TASK STATEMENT:
Using the text on molecular typing methods, list every method named in the lettered series that begins "Molecular methods available are".

PROVIDED TEXT:
BEGIN

Molecular methods are becoming more useful when combined with epidemiologic analysis of infectious disease outbreak. To gain acceptance and be routinely applied in clinical situation the method must be easy to perform, rapid, reproducible and cost effective and should also provide additional information not obtained from traditional typing techniques [9]. The strength of typing depends on the discriminatory power of the methods used. There is currently no ’gold standard’ or definitive typing system available, and or even an authoratively validated collection of isolates against which a new method can be evaluated [10].
Molecular methods available are a) Plasmid profile analysis(PPA) or Plasmid finger printing : The technique is convenient for use in diagnostic laboratory and require a minimum equipment and expense. Because many bacterial species harbour plasmids in frequently and because plasmids can be gained or lost, PPA may not be satisfactory for long term follow up studies [11]. b) Restriction Endonuclease Analysis (REA) relies on enzyme that recognizes unique plasmid or chromosomal DNA sequence and cleave the double stranded DNA at specific site within the targets [2]. Unlike PPA, small differences in bacterial strains with identical profiles can be detected with Restriction fragment length polymorphism RFLP profile produced by REA. The advantage of total DNA RFLP include universal applicability, high sensitivity and ease of performance [12]. c) Pulse field gel electrophesis (PFGE): Because some REA patterns were too large and indistinct when obtained with Agarose gel electrophoresis, PFGE was developed to provide clear pattern and better discriminatory power. PFGE appears to give the best results for investigating staphylococci, enterococci and P. aeruginosa [11]. d) DNA hybridization or genetic probing with Southern blotting is another method that uses a labelled DNA probe to reduce the number of visible fragments to a manageable number and thus produces a clearer finger printing of the organisms [5, 7]. e) Ribotyping Ribosomal RNA (rRNA) represents highly conserved nucleotide sequence and the probes produced based on rRNA are unique to species, genus and groups. Ribotyping with rDNA is the method of choice when evaluating Enterobacteriaceae. Pseudomonas capacia and Xanthoma maltophilia [11]. f) Polymerase chain Reaction (PCR): The most sensitive of all the typing methods is the repetitive cycling of three simple reactions in a semi-automated, self contained system capable of amplifying a single strand of DNA or RNA with 50 to over 2000 base pairs more than a million folds in only a few hours. With this tool hospital epidemiologist with laboratory help can rapidly diagnose an otherwise difficult to detect pathogen and thus initiate specific infection control measures promptly [13].
The rapid advancement of genotypic typing techniques in the last few years has helped in understanding the epidemiology of the various pathogens especially frequently encountered in the hospital acquired infection. If these techniques are made available to the hospitals at affordable cost, the agencies involved in prevention and control of hospital acquired infection can develop better prevention strategies.

END

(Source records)
BEGIN

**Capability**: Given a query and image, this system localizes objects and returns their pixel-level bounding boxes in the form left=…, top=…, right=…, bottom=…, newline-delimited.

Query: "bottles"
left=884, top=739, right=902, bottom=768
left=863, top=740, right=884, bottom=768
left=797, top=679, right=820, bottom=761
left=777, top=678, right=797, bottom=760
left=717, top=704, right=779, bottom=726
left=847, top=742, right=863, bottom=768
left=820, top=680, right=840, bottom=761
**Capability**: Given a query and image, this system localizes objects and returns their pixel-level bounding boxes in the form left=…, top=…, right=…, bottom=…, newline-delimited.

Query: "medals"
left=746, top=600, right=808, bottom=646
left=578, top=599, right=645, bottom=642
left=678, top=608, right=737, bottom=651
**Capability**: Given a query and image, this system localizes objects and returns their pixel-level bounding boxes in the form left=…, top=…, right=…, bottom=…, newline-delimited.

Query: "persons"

END

SOLVED EXERCISE:
- Plasmid profile analysis (PPA), or Plasmid finger printing
- Restriction Endonuclease Analysis (REA)
- Pulse field gel electrophesis (PFGE)
- DNA hybridization, or genetic probing with Southern blotting
- Ribotyping
- Polymerase chain Reaction (PCR)